*Task details*:
Transcribe all records exactly.

*Source data*:
★ ★ ★ ★ ★ ★ ★
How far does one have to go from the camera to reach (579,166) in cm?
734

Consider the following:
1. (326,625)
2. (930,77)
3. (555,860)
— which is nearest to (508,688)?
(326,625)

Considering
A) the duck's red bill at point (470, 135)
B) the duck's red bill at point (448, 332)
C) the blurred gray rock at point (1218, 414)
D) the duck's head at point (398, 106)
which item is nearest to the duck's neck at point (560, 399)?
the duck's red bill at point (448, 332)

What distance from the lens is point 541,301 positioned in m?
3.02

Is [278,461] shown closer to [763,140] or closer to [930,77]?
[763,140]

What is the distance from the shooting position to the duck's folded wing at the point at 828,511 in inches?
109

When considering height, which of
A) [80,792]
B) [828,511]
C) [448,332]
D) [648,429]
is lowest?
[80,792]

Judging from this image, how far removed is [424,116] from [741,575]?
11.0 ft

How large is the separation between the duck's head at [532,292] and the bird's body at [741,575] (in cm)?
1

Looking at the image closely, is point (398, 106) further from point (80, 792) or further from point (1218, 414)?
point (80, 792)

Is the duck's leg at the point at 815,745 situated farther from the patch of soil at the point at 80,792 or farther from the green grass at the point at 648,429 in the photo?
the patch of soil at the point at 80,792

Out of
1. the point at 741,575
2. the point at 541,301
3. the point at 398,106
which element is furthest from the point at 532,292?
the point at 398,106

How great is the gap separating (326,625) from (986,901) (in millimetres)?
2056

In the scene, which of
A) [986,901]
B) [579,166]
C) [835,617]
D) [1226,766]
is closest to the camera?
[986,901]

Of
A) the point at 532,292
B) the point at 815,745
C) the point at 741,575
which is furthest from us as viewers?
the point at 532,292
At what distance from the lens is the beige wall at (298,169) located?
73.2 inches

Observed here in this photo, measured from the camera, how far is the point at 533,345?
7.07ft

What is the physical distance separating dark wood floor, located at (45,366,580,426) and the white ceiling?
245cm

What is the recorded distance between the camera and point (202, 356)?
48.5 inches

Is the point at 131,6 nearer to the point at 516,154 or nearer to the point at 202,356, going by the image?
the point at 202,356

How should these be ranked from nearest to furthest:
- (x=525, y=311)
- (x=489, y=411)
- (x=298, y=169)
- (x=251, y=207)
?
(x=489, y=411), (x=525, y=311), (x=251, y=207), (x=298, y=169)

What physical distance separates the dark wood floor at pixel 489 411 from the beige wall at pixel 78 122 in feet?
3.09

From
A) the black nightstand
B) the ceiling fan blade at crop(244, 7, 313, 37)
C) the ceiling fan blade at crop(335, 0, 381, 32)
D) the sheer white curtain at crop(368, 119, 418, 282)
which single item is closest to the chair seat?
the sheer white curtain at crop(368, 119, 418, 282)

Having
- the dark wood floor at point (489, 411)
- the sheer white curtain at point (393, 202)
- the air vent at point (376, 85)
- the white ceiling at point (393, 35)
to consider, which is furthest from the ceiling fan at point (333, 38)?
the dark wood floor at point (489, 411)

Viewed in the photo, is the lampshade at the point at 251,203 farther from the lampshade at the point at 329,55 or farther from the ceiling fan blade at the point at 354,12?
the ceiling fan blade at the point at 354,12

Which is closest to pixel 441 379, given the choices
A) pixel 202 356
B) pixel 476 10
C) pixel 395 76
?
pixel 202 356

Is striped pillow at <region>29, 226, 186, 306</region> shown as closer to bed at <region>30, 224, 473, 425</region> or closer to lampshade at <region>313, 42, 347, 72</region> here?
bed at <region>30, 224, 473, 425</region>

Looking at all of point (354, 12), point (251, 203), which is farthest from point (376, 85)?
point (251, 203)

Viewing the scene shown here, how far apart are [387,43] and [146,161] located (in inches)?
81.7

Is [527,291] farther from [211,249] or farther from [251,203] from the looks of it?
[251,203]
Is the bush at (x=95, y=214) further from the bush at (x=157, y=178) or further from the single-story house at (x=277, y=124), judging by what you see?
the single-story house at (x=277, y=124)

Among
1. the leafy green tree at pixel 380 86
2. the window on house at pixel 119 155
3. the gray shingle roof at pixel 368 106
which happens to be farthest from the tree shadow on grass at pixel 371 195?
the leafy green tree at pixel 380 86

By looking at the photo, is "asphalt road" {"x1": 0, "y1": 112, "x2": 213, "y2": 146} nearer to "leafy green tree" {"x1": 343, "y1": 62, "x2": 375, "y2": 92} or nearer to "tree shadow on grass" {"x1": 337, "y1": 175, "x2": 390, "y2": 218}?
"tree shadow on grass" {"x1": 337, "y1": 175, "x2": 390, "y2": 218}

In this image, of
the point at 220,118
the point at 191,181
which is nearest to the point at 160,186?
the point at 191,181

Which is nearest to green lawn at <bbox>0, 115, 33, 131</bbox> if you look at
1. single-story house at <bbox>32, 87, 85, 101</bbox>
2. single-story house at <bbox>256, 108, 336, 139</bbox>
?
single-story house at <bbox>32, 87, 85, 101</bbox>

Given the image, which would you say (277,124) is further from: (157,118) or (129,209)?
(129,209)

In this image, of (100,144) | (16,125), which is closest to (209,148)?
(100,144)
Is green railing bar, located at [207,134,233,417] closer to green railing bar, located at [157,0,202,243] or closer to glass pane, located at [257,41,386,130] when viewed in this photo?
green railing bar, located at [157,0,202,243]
★ ★ ★ ★ ★ ★ ★
*Output of the exercise*:
How far does one have to go from the camera to reach (579,166) in cm?
734

Consider the following:
1. (326,625)
2. (930,77)
3. (555,860)
— which is nearest to (508,688)?
(326,625)

Considering
A) the duck's red bill at point (470, 135)
B) the duck's red bill at point (448, 332)
C) the blurred gray rock at point (1218, 414)
D) the duck's head at point (398, 106)
which item is nearest to the duck's neck at point (560, 399)?
the duck's red bill at point (448, 332)

What distance from the lens is point 541,301 positioned in m?
3.02

Is [278,461] shown closer to [763,140] or closer to [930,77]?
[763,140]

What is the distance from the shooting position to the duck's folded wing at the point at 828,511 in inches?
109

When considering height, which of
A) [80,792]
B) [828,511]
C) [448,332]
D) [648,429]
is lowest?
[80,792]

Judging from this image, how far removed is [424,116] from [741,575]?
11.0 ft

How large is the separation between the duck's head at [532,292] and the bird's body at [741,575] (in cm)?
1

Looking at the image closely, is point (398, 106) further from point (80, 792) or further from point (1218, 414)?
point (80, 792)

Is the duck's leg at the point at 815,745 situated farther from the patch of soil at the point at 80,792 or farther from the green grass at the point at 648,429 in the photo?
the patch of soil at the point at 80,792

Out of
1. the point at 741,575
2. the point at 541,301
3. the point at 398,106
which element is furthest from the point at 532,292?
the point at 398,106

How great is the gap separating (326,625) from (986,901) (in millimetres)?
2056

In the scene, which of
A) [986,901]
B) [579,166]
C) [835,617]
D) [1226,766]
is closest to the camera?
[986,901]

Of
A) the point at 532,292
B) the point at 815,745
C) the point at 741,575
which is furthest from us as viewers?
the point at 532,292
At what distance from the lens is the beige wall at (298,169) located?
73.2 inches

Observed here in this photo, measured from the camera, how far is the point at 533,345?
7.07ft

What is the physical distance separating dark wood floor, located at (45,366,580,426) and the white ceiling?
245cm

What is the recorded distance between the camera and point (202, 356)?
48.5 inches

Is the point at 131,6 nearer to the point at 516,154 or nearer to the point at 202,356, going by the image?
the point at 202,356

How should these be ranked from nearest to furthest:
- (x=525, y=311)
- (x=489, y=411)
- (x=298, y=169)
- (x=251, y=207)
?
(x=489, y=411), (x=525, y=311), (x=251, y=207), (x=298, y=169)

What physical distance separates the dark wood floor at pixel 489 411 from the beige wall at pixel 78 122 in feet?
3.09

From
A) the black nightstand
B) the ceiling fan blade at crop(244, 7, 313, 37)
C) the ceiling fan blade at crop(335, 0, 381, 32)
D) the sheer white curtain at crop(368, 119, 418, 282)
which single item is closest to the chair seat?
the sheer white curtain at crop(368, 119, 418, 282)

Having
- the dark wood floor at point (489, 411)
- the sheer white curtain at point (393, 202)
- the air vent at point (376, 85)
- the white ceiling at point (393, 35)
to consider, which is furthest from the ceiling fan at point (333, 38)?
the dark wood floor at point (489, 411)

Viewed in the photo, is the lampshade at the point at 251,203 farther from the lampshade at the point at 329,55 or farther from the ceiling fan blade at the point at 354,12?
the ceiling fan blade at the point at 354,12

Which is closest to pixel 441 379, given the choices
A) pixel 202 356
B) pixel 476 10
C) pixel 395 76
?
pixel 202 356

Is striped pillow at <region>29, 226, 186, 306</region> shown as closer to bed at <region>30, 224, 473, 425</region> or closer to lampshade at <region>313, 42, 347, 72</region> here?
bed at <region>30, 224, 473, 425</region>

Looking at all of point (354, 12), point (251, 203), which is farthest from point (376, 85)?
point (251, 203)

Viewing the scene shown here, how far apart are [387,43] and [146,161] located (in inches)?
81.7

Is [527,291] farther from [211,249] or farther from [251,203] from the looks of it?
[251,203]
Is the bush at (x=95, y=214) further from the bush at (x=157, y=178) or further from the single-story house at (x=277, y=124), judging by what you see?
the single-story house at (x=277, y=124)

Among
1. the leafy green tree at pixel 380 86
2. the window on house at pixel 119 155
3. the gray shingle roof at pixel 368 106
which happens to be farthest from the tree shadow on grass at pixel 371 195?
the leafy green tree at pixel 380 86

By looking at the photo, is "asphalt road" {"x1": 0, "y1": 112, "x2": 213, "y2": 146} nearer to "leafy green tree" {"x1": 343, "y1": 62, "x2": 375, "y2": 92} or nearer to "tree shadow on grass" {"x1": 337, "y1": 175, "x2": 390, "y2": 218}?
"tree shadow on grass" {"x1": 337, "y1": 175, "x2": 390, "y2": 218}

In this image, of
the point at 220,118
the point at 191,181
which is nearest to the point at 160,186?
the point at 191,181

Which is nearest to green lawn at <bbox>0, 115, 33, 131</bbox> if you look at
1. single-story house at <bbox>32, 87, 85, 101</bbox>
2. single-story house at <bbox>256, 108, 336, 139</bbox>
?
single-story house at <bbox>32, 87, 85, 101</bbox>

Given the image, which would you say (277,124) is further from: (157,118) or (129,209)?
(129,209)

In this image, of (100,144) | (16,125), which is closest to (209,148)?
(100,144)
Is green railing bar, located at [207,134,233,417] closer to green railing bar, located at [157,0,202,243] or closer to glass pane, located at [257,41,386,130] when viewed in this photo?
green railing bar, located at [157,0,202,243]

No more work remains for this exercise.